TASK TO CARRY OUT >> Reproduce every line of the material below verbatim, keeping each line's original order and characters.

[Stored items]
◆ ◆ ◆ ◆ ◆

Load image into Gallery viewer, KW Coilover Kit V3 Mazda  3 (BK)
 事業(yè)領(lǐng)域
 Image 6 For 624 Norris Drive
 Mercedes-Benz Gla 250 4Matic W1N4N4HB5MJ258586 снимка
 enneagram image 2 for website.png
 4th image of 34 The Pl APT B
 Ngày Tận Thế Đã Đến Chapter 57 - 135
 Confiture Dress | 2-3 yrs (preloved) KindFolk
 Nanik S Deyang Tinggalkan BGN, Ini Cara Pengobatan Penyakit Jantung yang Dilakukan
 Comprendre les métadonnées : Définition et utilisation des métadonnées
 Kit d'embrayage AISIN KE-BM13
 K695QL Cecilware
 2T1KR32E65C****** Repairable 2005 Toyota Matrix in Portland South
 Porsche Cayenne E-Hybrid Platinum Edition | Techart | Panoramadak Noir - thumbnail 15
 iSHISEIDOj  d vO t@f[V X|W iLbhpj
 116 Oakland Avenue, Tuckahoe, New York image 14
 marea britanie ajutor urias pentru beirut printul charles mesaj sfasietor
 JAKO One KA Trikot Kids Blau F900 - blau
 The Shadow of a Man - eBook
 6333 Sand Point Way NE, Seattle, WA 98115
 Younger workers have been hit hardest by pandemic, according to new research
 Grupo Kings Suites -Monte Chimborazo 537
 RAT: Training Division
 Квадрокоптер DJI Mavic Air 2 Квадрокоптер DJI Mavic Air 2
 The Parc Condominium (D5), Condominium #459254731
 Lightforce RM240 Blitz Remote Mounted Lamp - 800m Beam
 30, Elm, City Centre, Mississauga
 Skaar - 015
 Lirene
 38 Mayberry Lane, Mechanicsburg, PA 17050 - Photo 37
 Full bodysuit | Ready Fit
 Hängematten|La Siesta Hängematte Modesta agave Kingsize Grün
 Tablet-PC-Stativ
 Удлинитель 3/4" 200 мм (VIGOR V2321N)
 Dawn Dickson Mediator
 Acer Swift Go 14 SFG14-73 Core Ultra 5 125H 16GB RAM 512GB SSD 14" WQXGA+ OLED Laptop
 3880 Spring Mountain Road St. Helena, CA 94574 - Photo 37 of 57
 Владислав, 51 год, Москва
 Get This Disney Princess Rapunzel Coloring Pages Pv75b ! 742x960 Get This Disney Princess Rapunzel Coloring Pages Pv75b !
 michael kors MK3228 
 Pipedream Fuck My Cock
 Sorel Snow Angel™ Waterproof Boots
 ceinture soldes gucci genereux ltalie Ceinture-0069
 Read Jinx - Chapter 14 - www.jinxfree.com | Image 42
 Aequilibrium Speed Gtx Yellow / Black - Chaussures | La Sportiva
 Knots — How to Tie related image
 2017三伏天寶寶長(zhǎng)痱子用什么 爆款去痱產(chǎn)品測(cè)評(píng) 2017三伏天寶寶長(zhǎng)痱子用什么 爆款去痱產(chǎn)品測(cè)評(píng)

◆ ◆ ◆ ◆ ◆

OUTPUT FOR THIS TASK >>
Load image into Gallery viewer, KW Coilover Kit V3 Mazda  3 (BK)
 事業(yè)領(lǐng)域
 Image 6 For 624 Norris Drive
 Mercedes-Benz Gla 250 4Matic W1N4N4HB5MJ258586 снимка
 enneagram image 2 for website.png
 4th image of 34 The Pl APT B
 Ngày Tận Thế Đã Đến Chapter 57 - 135
 Confiture Dress | 2-3 yrs (preloved) KindFolk
 Nanik S Deyang Tinggalkan BGN, Ini Cara Pengobatan Penyakit Jantung yang Dilakukan
 Comprendre les métadonnées : Définition et utilisation des métadonnées
 Kit d'embrayage AISIN KE-BM13
 K695QL Cecilware
 2T1KR32E65C****** Repairable 2005 Toyota Matrix in Portland South
 Porsche Cayenne E-Hybrid Platinum Edition | Techart | Panoramadak Noir - thumbnail 15
 iSHISEIDOj  d vO t@f[V X|W iLbhpj
 116 Oakland Avenue, Tuckahoe, New York image 14
 marea britanie ajutor urias pentru beirut printul charles mesaj sfasietor
 JAKO One KA Trikot Kids Blau F900 - blau
 The Shadow of a Man - eBook
 6333 Sand Point Way NE, Seattle, WA 98115
 Younger workers have been hit hardest by pandemic, according to new research
 Grupo Kings Suites -Monte Chimborazo 537
 RAT: Training Division
 Квадрокоптер DJI Mavic Air 2 Квадрокоптер DJI Mavic Air 2
 The Parc Condominium (D5), Condominium #459254731
 Lightforce RM240 Blitz Remote Mounted Lamp - 800m Beam
 30, Elm, City Centre, Mississauga
 Skaar - 015
 Lirene
 38 Mayberry Lane, Mechanicsburg, PA 17050 - Photo 37
 Full bodysuit | Ready Fit
 Hängematten|La Siesta Hängematte Modesta agave Kingsize Grün
 Tablet-PC-Stativ
 Удлинитель 3/4" 200 мм (VIGOR V2321N)
 Dawn Dickson Mediator
 Acer Swift Go 14 SFG14-73 Core Ultra 5 125H 16GB RAM 512GB SSD 14" WQXGA+ OLED Laptop
 3880 Spring Mountain Road St. Helena, CA 94574 - Photo 37 of 57
 Владислав, 51 год, Москва
 Get This Disney Princess Rapunzel Coloring Pages Pv75b ! 742x960 Get This Disney Princess Rapunzel Coloring Pages Pv75b !
 michael kors MK3228 
 Pipedream Fuck My Cock
 Sorel Snow Angel™ Waterproof Boots
 ceinture soldes gucci genereux ltalie Ceinture-0069
 Read Jinx - Chapter 14 - www.jinxfree.com | Image 42
 Aequilibrium Speed Gtx Yellow / Black - Chaussures | La Sportiva
 Knots — How to Tie related image
 2017三伏天寶寶長(zhǎng)痱子用什么 爆款去痱產(chǎn)品測(cè)評(píng) 2017三伏天寶寶長(zhǎng)痱子用什么 爆款去痱產(chǎn)品測(cè)評(píng)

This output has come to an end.